3.2 KiB
Sorting Algorithm Performance Analysis
This project implements and analyzes the performance of several classic sorting algorithms in C++. It provides a framework to test each algorithm on randomly generated data of various sizes, measuring execution time, comparison counts, and move counts.
A detailed analysis and discussion of the results can be found in REPORT.md.
Implemented Algorithms
-
Basic Sorting Algorithms:
- Insertion Sort
- Bubble Sort
- Shell Sort
- Merge Sort
-
Quick Sort Variants:
- Standard Quick Sort (pivot is the last element)

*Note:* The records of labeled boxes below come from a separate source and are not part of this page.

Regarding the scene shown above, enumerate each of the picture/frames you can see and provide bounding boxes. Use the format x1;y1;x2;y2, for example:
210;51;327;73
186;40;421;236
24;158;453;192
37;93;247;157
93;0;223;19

- Quick Sort with Median-of-Three pivot optimization
- 3-Way Quick Sort (for handling duplicate keys)
- Dual-Pivot Quick Sort
How to Build and Run
A Makefile is provided to simplify the build and execution process.
1. Build the Project
To compile all the source files and create the executable, run:
make
This will generate an executable file named sorting_experiment.
2. Run the Experiment
To run the performance analysis, execute the following command:
make run
Alternatively, you can run the executable directly:
./sorting_experiment
The program will output a formatted table with the performance metrics for each algorithm across different data sizes.
3. Clean Up
To remove the compiled object files and the executable, run:
make clean
Original Experiment Requirements
实验内容
对几种经典的排序算法进行分析,理解算法在不同输入时的表现,深入剖析算法优缺点及其根源。具体要求如下:
- 实现常见排序算法,至少要实现插入排序、冒泡排序、快速排序、归并排序、shell排序算法;
- 在排序算法中插桩,记录关键操作次数(如比较次数、移动次数等);
- 以待排序文件的行数n为输入规模,固定n随机产生多组测试样本,统计算法的平均运行时间和关键操作次数,改变n的规模重复多次实验,并对结果进行统计;
- 改变数组规模,对不同规模问题下各算法的结果进行统计并绘制图表,与理论值进行对照分析;
- 优化快速排序的中枢点选取,对优化前后的性能进行分析;
- 对快速排序的三种实现进行性能比较。
附加:
- 实现BlockQuickSort,就分支预测次数展开分析;
- 实现DualPivotQuickSort,就递归深度展开分析;
- 在超大规模数据上(如1亿个整数),对比以上快排实现的性能。
编写实验文档:
要求对所实现算法的时间进行复杂度分析(结合程序统计关键步骤运行次数,以验证分析结果);程序运行指导,包括程序编译说明、输入输出示例等。如果输入、输出信息较多,建议采用文件进行格式化输入、输出。实验报告:解题思路;所实现算法的时间复杂度分析(结合程序统计关键步骤运行次数,以验证分析结果);程序运行指导,包括程序编译说明、输入输出示例等。如果输入、输出信息较多,建议采用文件进行格式化输入、输出。